Linde and Shell support development of alternative aviation fuels

With Linde AG and Deutsche Shell Holding GmbH two Global Players are committing themselves to support the market introduction of sustainable alternative aviation fuels. By their joining aireg, the initiative with now 31 members is gaining further competence, especially in the fields of refining, distribution and quality assurance.

Siegfried Knecht, Chairman of aireg, is enthusiastic about this development: “aireg is gaining further clout through the participation of Linde and Shell. We can now demonstrate even better that alternative aviation fuels are fully capable of being integrated in the existing infrastructure and that the required 2nd generation biorefineries can be realised by German Engineering.”

The Linde Group is a world-leading gases and engineering company with around 50,500 employees in more than 100 countries worldwide. In the 2011 financial year, it generated revenue of EUR 13.787 bn. The company possesses extensive know-how along the entire hydrogen value chain, spanning from production to refuelling. Linde is also partnering with other enterprises to develop and commercialize biofuels from algae. Since 2011, Linde co-operates with Sapphire Energy in order to develop an inexpensive CO2 procurement system for industrial-sized open pond algae cultivating systems for the production of biofuels that are able to substitute fossil jet fuel.

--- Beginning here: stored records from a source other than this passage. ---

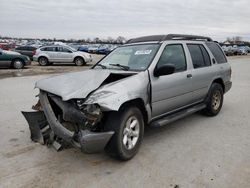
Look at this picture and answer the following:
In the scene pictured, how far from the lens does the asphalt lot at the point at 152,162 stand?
135 inches

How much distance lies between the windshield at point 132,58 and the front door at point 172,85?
8.5 inches

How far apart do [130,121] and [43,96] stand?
1423 mm

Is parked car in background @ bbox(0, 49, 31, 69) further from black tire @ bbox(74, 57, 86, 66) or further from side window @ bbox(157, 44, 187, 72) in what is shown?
side window @ bbox(157, 44, 187, 72)

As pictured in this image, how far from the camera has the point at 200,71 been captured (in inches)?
→ 222

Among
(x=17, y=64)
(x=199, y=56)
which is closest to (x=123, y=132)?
(x=199, y=56)

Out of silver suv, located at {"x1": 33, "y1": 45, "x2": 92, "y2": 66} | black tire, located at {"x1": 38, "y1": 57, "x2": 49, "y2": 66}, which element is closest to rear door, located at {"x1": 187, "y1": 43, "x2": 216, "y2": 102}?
silver suv, located at {"x1": 33, "y1": 45, "x2": 92, "y2": 66}

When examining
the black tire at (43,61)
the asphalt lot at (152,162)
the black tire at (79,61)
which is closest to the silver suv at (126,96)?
the asphalt lot at (152,162)

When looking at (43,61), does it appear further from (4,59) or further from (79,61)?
(4,59)

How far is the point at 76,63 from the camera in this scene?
2158cm

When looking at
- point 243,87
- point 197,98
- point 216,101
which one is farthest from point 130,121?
point 243,87

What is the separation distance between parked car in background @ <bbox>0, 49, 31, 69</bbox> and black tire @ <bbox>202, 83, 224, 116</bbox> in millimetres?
14485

Deutsche Shell Holding is a daughter of Royal Dutch plc, which is headquartered in Den Haag, Netherlands. The Shell Group with approx. 90,000 employees is active in more than 90 countries. Its business activity consists of exploration and extraction of oil and gas, the production and marketing of liquefied natural gas and the liquefaction of gas; the production, marketing and transport of oil products and chemicals as well as renewable energy projects. Shell is the largest marketer of first generation biofuels and leading in research and development of second generation biofuels. Shell is convinced that in the mid-term sustainable alternative fuels have the highest potential to lowering the transport sector’s CO2 emissions.